My soul?  Pretty much the same situation.

There is a great deal of clearing out that needs to happen.  Scripture says to make a highway for Our Lord.  But first, I think I need a plow to come through.  So it is with a heart that loves simplicity yet finds itself attached to abundance that I eagerly head into Lent.

I need Lent.  

I need a time of intentionally striving to conform my will to God’s will.  Yes, I know this is supposed to be the path of the ordinary Christian life.  Lent, however, is a time to dive into that more fully.  Left unattended, my will becomes the predominant force in my life.  I thought about going for a run the other day and I didn’t because it sounded a little uncomfortable.  Taking a shower this morning, I turned the water to warm-hot and my little “sacrifice” was not nudging the faucet a little further so it was pleasantly hot.

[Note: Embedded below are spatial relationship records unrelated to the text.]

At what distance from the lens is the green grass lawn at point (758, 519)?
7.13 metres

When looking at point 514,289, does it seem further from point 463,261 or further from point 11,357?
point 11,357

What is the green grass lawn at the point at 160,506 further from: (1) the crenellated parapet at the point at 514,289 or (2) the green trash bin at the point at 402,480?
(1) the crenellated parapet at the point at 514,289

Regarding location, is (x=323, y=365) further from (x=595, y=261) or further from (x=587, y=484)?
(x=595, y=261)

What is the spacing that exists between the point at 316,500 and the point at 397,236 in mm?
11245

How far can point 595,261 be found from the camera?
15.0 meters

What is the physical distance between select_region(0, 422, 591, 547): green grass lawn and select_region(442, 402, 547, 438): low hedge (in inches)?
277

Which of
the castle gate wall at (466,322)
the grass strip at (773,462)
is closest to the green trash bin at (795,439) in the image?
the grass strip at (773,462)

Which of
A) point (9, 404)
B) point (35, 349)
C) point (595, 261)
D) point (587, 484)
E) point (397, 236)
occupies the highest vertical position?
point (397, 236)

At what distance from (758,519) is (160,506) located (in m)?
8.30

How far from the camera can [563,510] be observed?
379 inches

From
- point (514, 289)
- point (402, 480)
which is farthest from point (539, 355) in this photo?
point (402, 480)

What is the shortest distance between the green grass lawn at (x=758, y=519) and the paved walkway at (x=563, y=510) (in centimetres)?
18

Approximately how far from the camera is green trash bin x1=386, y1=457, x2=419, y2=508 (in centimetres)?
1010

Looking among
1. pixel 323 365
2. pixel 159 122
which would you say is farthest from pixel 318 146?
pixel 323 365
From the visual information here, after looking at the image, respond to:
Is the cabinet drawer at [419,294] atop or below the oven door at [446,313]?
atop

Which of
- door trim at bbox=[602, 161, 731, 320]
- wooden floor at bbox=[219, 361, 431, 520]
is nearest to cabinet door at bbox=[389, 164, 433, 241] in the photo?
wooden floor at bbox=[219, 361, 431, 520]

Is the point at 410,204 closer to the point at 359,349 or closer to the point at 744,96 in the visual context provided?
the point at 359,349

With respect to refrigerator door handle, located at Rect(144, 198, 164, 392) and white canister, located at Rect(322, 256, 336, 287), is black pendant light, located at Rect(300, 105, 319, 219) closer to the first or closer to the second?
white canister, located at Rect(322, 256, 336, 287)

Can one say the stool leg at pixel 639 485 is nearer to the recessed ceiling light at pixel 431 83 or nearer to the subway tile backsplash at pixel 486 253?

In several occasions lately, I have realized that my will needs to be reigned in and broken a bit.  Gently.  By a Shepherd who isn’t nearly as harsh with me as I would be with myself.  Rather, One with wounds in His hands and a beckoning to come follow Him, to the cross and to a truly abundant life.  A life filled with virtue, joy, and love–an abundance that doesn’t create chaos or clutter.

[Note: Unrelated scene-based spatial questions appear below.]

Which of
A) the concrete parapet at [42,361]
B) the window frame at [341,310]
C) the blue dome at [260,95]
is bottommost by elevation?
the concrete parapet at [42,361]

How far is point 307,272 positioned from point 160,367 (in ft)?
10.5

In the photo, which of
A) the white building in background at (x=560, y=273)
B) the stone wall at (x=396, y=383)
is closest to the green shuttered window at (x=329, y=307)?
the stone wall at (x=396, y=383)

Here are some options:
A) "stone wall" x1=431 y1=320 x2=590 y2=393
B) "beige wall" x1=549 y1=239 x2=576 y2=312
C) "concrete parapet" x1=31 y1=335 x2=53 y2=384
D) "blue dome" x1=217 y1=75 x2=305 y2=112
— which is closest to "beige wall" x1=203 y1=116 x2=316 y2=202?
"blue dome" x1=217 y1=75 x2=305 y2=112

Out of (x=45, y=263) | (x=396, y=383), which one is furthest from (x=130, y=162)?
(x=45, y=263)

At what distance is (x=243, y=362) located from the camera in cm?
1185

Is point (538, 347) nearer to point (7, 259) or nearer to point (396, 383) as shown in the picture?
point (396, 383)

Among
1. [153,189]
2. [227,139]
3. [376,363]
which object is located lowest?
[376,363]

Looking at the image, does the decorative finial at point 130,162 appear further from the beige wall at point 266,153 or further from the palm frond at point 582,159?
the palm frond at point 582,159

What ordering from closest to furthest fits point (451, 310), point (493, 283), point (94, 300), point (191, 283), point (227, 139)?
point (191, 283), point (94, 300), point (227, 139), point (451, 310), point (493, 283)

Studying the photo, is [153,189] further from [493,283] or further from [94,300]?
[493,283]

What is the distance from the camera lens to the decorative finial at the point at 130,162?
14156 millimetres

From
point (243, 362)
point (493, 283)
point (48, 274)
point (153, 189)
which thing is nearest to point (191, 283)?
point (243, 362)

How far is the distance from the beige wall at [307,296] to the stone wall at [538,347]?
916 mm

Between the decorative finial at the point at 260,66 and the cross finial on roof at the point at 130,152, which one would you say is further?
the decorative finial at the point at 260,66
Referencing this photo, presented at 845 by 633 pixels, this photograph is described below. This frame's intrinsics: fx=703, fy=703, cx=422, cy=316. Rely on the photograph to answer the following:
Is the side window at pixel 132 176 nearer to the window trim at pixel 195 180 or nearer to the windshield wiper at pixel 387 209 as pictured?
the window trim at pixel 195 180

Lent is a time of refocusing on the Lord.  Every extra thing we do or thing we give up should be oriented toward a deeper relationship with the Lord.  Last year, I gave up coffee.  It was a good exercise in recognizing that what I give up shouldn’t make me more prideful.  The cross of ashes that I was sealed with this morning calls us to embrace the reality that we are sinners in need of redemption.  With that acknowledgement comes the need to admit that I am weak and I need the Lord.

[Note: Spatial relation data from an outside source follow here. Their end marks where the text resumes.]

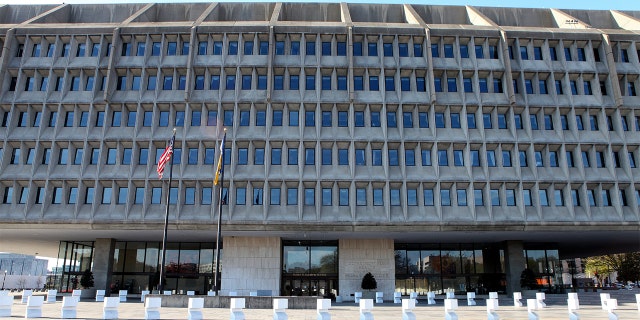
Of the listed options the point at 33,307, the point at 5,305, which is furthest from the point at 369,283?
the point at 5,305

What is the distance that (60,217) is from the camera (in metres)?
34.7

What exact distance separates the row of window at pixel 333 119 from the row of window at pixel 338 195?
5007mm

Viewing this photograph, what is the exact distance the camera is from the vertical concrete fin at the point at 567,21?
41644 millimetres

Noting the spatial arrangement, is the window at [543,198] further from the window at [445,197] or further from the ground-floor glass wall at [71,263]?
the ground-floor glass wall at [71,263]

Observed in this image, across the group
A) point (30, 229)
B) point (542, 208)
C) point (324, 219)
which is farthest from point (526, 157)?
point (30, 229)

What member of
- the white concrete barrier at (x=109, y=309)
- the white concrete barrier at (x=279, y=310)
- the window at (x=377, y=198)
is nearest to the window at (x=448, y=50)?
the window at (x=377, y=198)

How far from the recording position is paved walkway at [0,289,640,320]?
21.2m

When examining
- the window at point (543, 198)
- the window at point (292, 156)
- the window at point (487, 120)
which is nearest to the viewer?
the window at point (543, 198)

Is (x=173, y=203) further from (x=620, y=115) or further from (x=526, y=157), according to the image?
(x=620, y=115)

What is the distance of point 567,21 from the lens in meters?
42.2

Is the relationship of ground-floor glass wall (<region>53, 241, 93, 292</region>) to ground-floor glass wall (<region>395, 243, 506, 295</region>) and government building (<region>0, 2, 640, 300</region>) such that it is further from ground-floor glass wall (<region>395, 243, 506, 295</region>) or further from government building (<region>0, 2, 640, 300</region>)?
ground-floor glass wall (<region>395, 243, 506, 295</region>)

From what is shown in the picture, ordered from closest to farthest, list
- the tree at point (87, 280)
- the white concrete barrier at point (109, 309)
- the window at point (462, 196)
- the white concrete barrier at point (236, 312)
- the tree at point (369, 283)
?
the white concrete barrier at point (236, 312) < the white concrete barrier at point (109, 309) < the window at point (462, 196) < the tree at point (369, 283) < the tree at point (87, 280)

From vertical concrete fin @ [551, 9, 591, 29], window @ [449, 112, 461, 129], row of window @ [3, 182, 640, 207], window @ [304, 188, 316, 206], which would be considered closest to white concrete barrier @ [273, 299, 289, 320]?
row of window @ [3, 182, 640, 207]

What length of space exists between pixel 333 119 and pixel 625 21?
93.2 feet
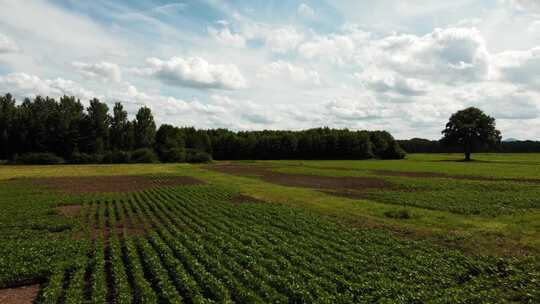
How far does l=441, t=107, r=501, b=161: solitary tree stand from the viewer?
103 m

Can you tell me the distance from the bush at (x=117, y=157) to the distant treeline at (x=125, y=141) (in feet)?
0.94

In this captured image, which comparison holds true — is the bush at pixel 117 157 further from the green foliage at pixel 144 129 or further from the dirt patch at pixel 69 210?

This beautiful penitential season is to be appreciated, not feared or avoided.  Jesus said the gate to Heaven is narrow and few make it.  I need this time of penance to be stripped of what is unnecessary and to focus on the Lord.  If I become small, I might fit through the “eye of the needle” and live the freedom of a life in Christ.

But seek first his kingdom and his righteousness, and all these things shall be yours as well.